# grub hub forum



## JaniceCT (Aug 20, 2015)

any forum on the internet for grub hub drivers, just like uberpeople where they have a sections for each markets?


----------



## KMANDERSON (Jul 19, 2015)

JaniceCT said:


> any forum on the internet for grub hub drivers, just like uberpeople where they have a sections for each markets?


You in it,it one area called delivery that covers all food delivery companies


----------



## Mike in CT (Nov 8, 2015)

Lol
Janice did you try grubhub yet?
I like it but there isn't enough hours 
That's why i uber


----------



## KMANDERSON (Jul 19, 2015)

Mike in CT said:


> Lol
> Janice did you try grubhub yet?
> I like it but there isn't enough hours
> That's why i uber


Go with doordash if it in your city


----------



## Mike in CT (Nov 8, 2015)

KMANDERSON said:


> Go with doordash if it in your city


Not in Connecticut


----------



## JaniceCT (Aug 20, 2015)

Mike in CT said:


> Lol
> Janice did you try grubhub yet?
> I like it but there isn't enough hours
> That's why i uber


no ive heard a few negative things, including not much business for grub hub drivers since most restaurants use their own drivers, too keep fees and tips in house. uber eats i won't even consider unless they add a tipping option


----------



## chopstick (Aug 3, 2016)

Ironically I make more $$$ delivering pizza for dominoes than I do on both Uber and everything else...
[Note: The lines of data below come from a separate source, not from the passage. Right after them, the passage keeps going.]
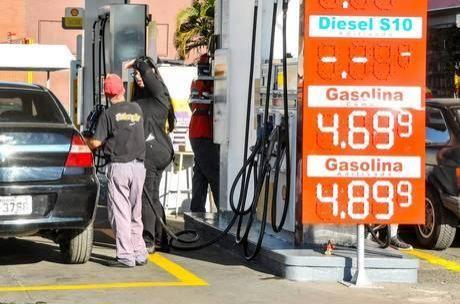 Litro de gasolina varia entre R$ 3,19 e R$ 7,15 nos postos brasileiros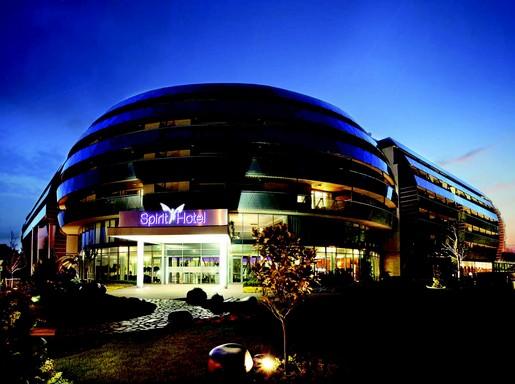 Spirit Hotel külső éjszakai, Kép: Spirit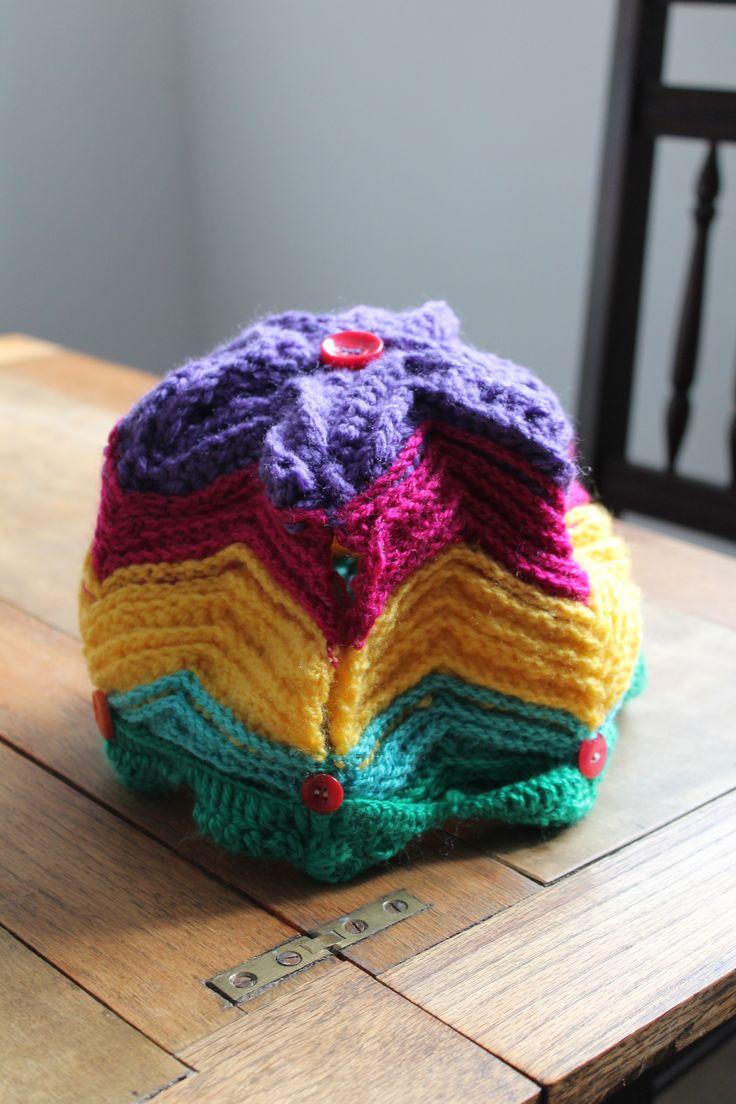 ripple stitch tea cosy...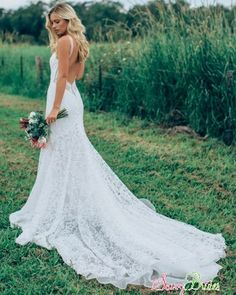 Made With Love | Danni | Shop at our Dallas, Minneapolis, Miami, Seattle + Portland | Fitted Lace Wedding Dresses | Effortlessly Sexy Wedding Dresses | Romantic Wedding Dresses | Made With Love Bridal | Danni by Made With Love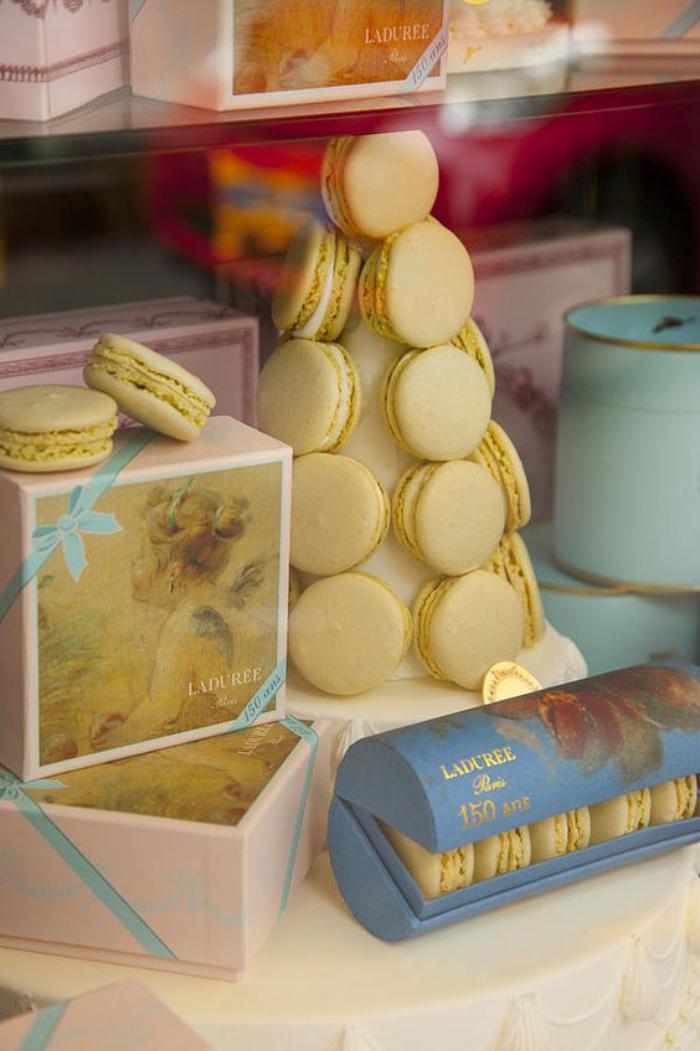 boutique-ladurée-macarons-ladurées-délices-douces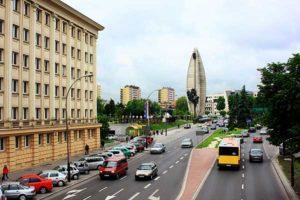 la città di Rzeszów con il monumento sullo sfondo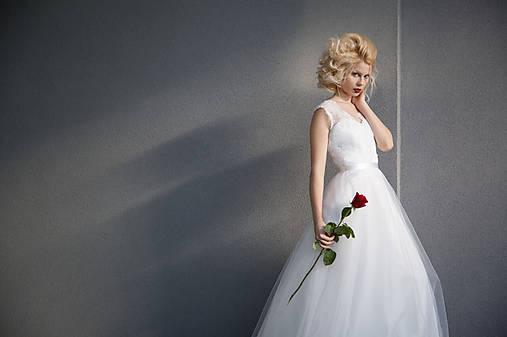 Svadobné šaty s tylovou sukňou do A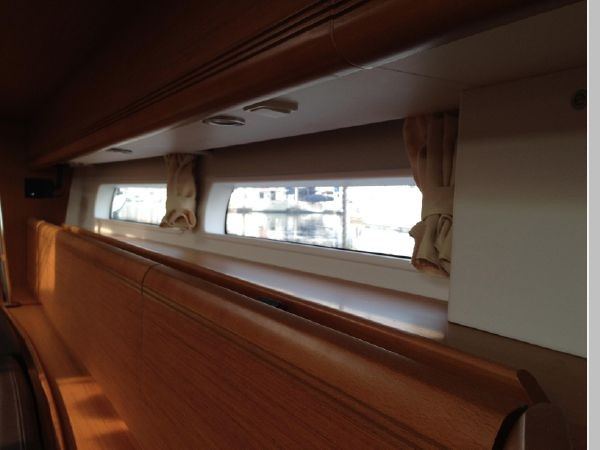 2011 JEANNEAU 53 Cruising Sailboat 2591649
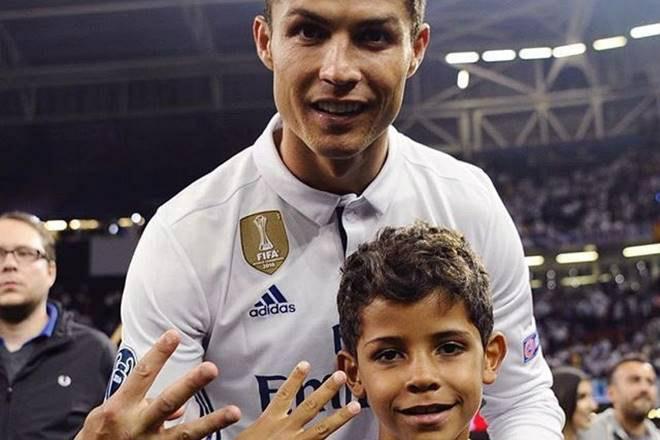 Tin HOT bóng đá tối 18/11: Con trai Ronaldo lập 2 hat-trick - 1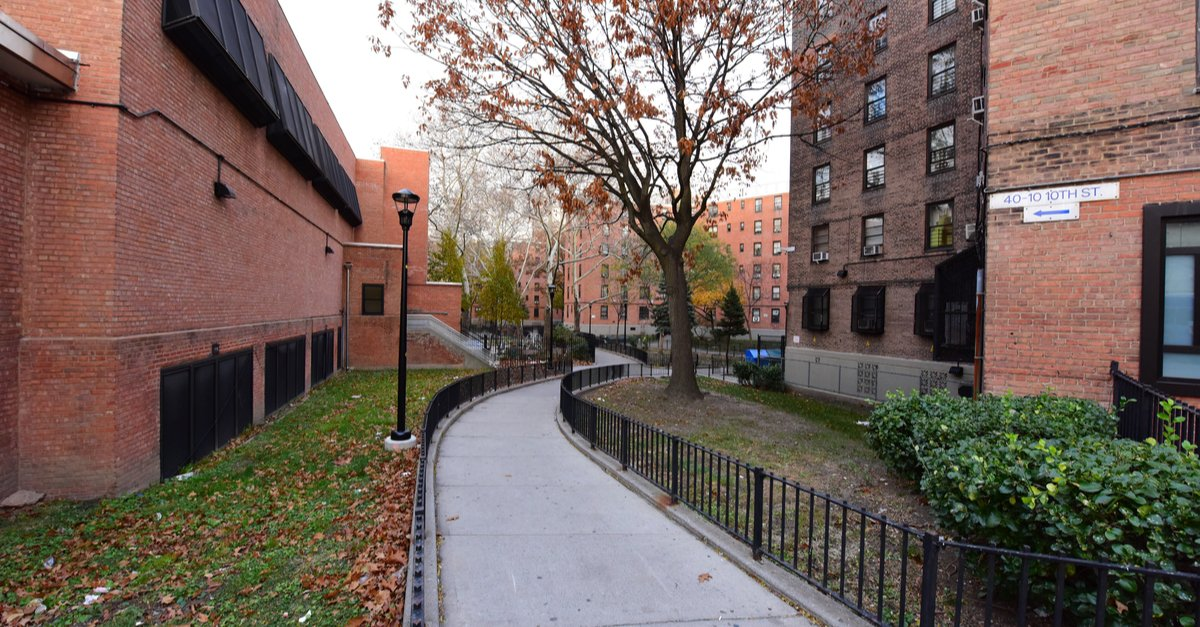 Views of New York City Housing Authority residences-img (1)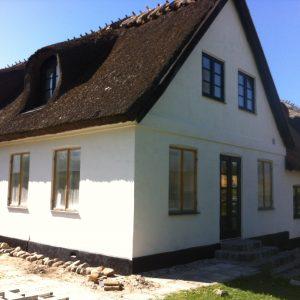 Facaderenovering af bevaringsværdig bygning: Komplet renovering af facade på bevaringsværdig gård - sandblæsning, filtsning og kalkning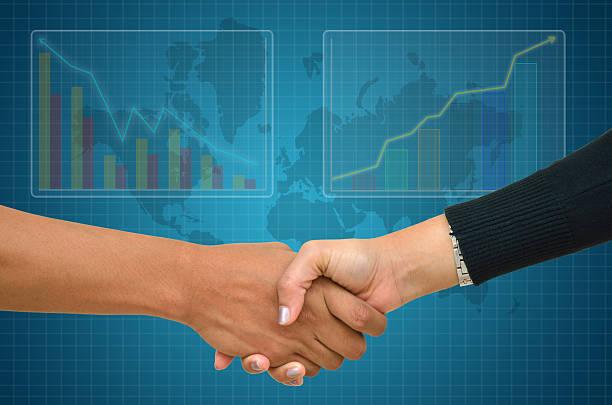 Geschäftsmann und Geschäftsfrau Hände schütteln mit graph Hintergrund – Foto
I use a program called Scuddle however, the base pay is $12/hr, plus tips, even on weeknights I'm making at-least 20/hr combined, weekends almost 30/hr


----------



## galileo5 (Jan 16, 2016)

JaniceCT said:


> no ive heard a few negative things, including not much business for grub hub drivers since most restaurants use their own drivers, too keep fees and tips in house. uber eats i won't even consider unless they add a tipping option


I'm a bit torn on Eats. They pay a bit more than other delivery services per job, so I don't know yet if I can justify the lack of tips with the higher amount I get per delivery with Eats. Also, I'm noticing Eats customers are tipping with cash more and more, but I still get disappointed when an Eats customer doesn't tip.


----------